> [Information given]
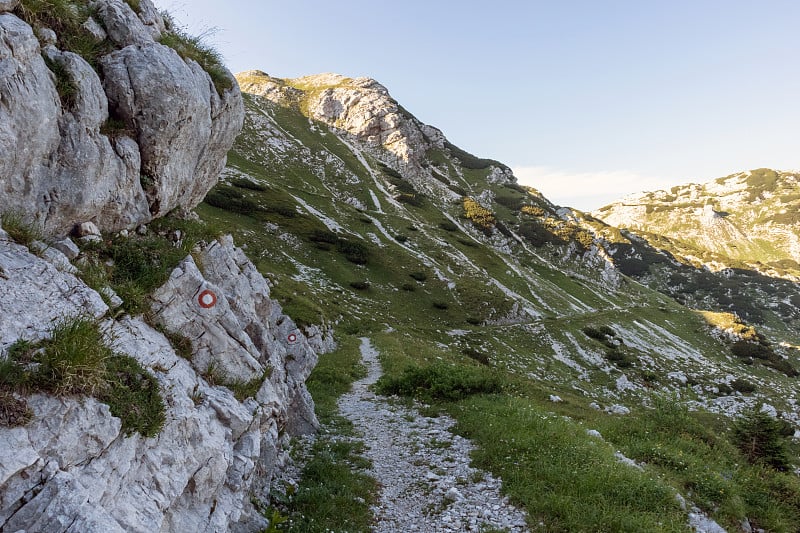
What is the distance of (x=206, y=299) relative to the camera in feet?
32.2

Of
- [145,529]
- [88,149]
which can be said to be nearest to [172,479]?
[145,529]

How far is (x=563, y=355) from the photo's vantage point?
4781 centimetres

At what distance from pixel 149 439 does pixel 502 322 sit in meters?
52.7

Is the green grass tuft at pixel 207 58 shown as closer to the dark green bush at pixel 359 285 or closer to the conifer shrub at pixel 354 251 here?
the dark green bush at pixel 359 285

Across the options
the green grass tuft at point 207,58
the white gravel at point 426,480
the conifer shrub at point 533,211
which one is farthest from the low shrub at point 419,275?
the conifer shrub at point 533,211

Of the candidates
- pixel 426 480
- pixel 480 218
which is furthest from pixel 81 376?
pixel 480 218

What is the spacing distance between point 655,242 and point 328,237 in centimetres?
19932

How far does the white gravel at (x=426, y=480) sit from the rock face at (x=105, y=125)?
10596mm

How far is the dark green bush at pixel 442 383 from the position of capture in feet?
62.7

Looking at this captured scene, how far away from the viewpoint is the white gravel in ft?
30.2

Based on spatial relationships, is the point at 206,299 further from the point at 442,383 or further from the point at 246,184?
the point at 246,184

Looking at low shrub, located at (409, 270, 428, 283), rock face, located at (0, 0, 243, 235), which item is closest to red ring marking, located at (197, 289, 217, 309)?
rock face, located at (0, 0, 243, 235)

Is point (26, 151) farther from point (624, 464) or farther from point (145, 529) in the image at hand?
point (624, 464)

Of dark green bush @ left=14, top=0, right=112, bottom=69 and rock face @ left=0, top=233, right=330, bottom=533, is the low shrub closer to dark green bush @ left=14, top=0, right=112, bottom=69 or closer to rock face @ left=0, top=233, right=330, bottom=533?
rock face @ left=0, top=233, right=330, bottom=533
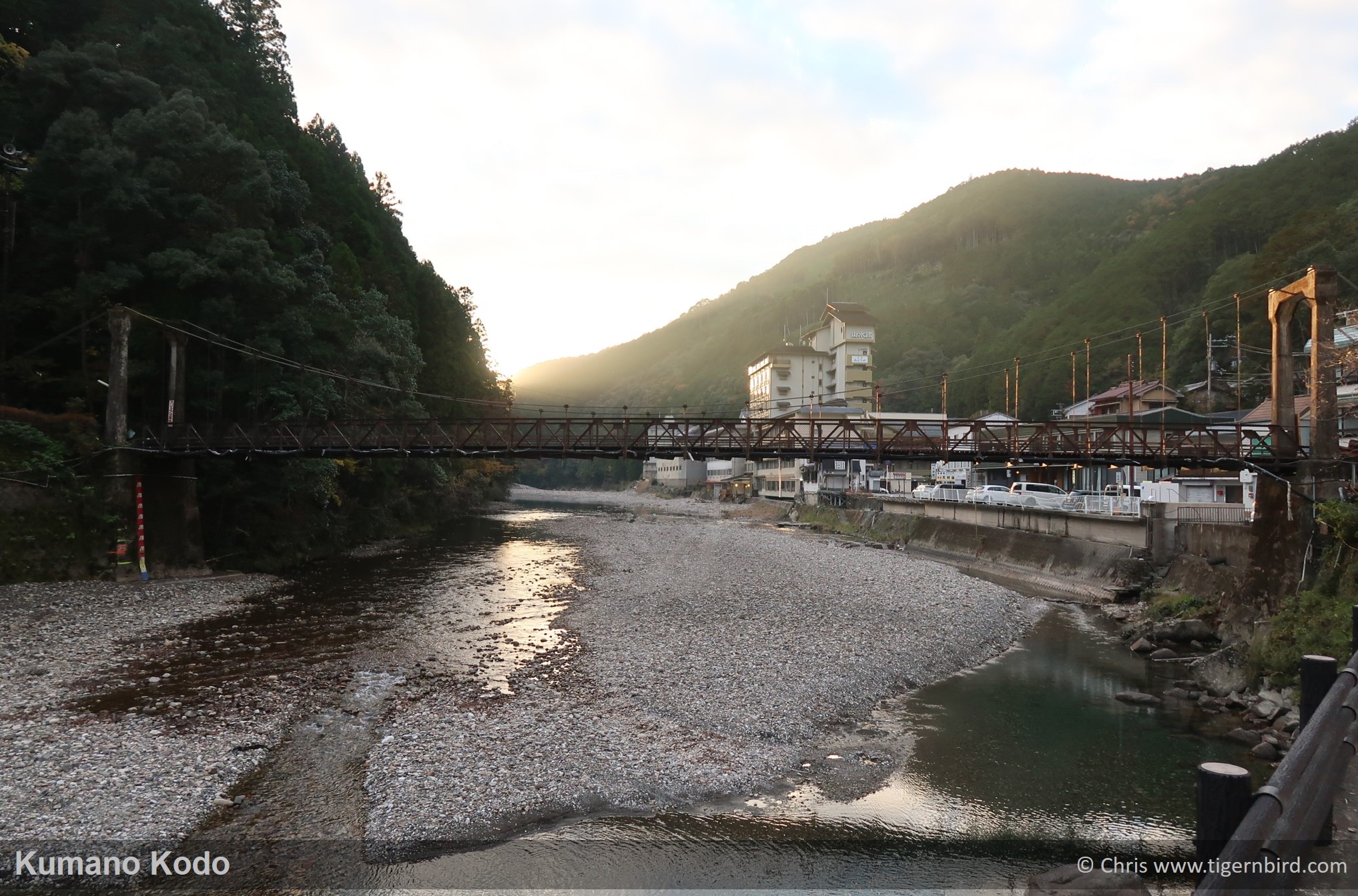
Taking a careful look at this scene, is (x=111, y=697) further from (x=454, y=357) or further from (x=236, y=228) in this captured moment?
(x=454, y=357)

> [Work to do] Copy out every one of the lines above word for word, leaving out the pictures.

> [Worked answer]
What is the distance of (x=206, y=299) relative to the camera in feet?
32.2

Of
- [145,529]
- [88,149]
which can be said to be nearest to [172,479]?
[145,529]

How far is (x=563, y=355) from the photo's vantage point?
4781 centimetres

At what distance from pixel 149 439 does pixel 502 322 sit in meters?
52.7

Is the green grass tuft at pixel 207 58 shown as closer to the dark green bush at pixel 359 285 or closer to the conifer shrub at pixel 354 251 here?
the dark green bush at pixel 359 285

Across the options
the green grass tuft at point 207,58
the white gravel at point 426,480
the conifer shrub at point 533,211
which one is farthest from the low shrub at point 419,275?
the conifer shrub at point 533,211

Of the candidates
- pixel 426 480
- pixel 480 218
which is furthest from pixel 81 376?
pixel 480 218

What is the spacing distance between point 655,242 and point 328,237 in centimetres?
19932

How far does the white gravel at (x=426, y=480) sit from the rock face at (x=105, y=125)?
10596mm

How far is the dark green bush at pixel 442 383 from the position of capture in feet?
62.7

Looking at this captured scene, how far away from the viewpoint is the white gravel in ft?
30.2

Based on spatial relationships, is the point at 206,299 further from the point at 442,383 or further from the point at 246,184?
the point at 246,184

Looking at low shrub, located at (409, 270, 428, 283), rock face, located at (0, 0, 243, 235), which item is closest to red ring marking, located at (197, 289, 217, 309)?
rock face, located at (0, 0, 243, 235)

Is point (26, 151) farther from point (624, 464) or farther from point (145, 529) in the image at hand?
point (624, 464)

Of dark green bush @ left=14, top=0, right=112, bottom=69 and rock face @ left=0, top=233, right=330, bottom=533, is the low shrub closer to dark green bush @ left=14, top=0, right=112, bottom=69 or closer to rock face @ left=0, top=233, right=330, bottom=533?
rock face @ left=0, top=233, right=330, bottom=533
Taking a careful look at this scene, is (x=111, y=697) further from (x=454, y=357) or further from (x=236, y=228) in this captured moment?
(x=454, y=357)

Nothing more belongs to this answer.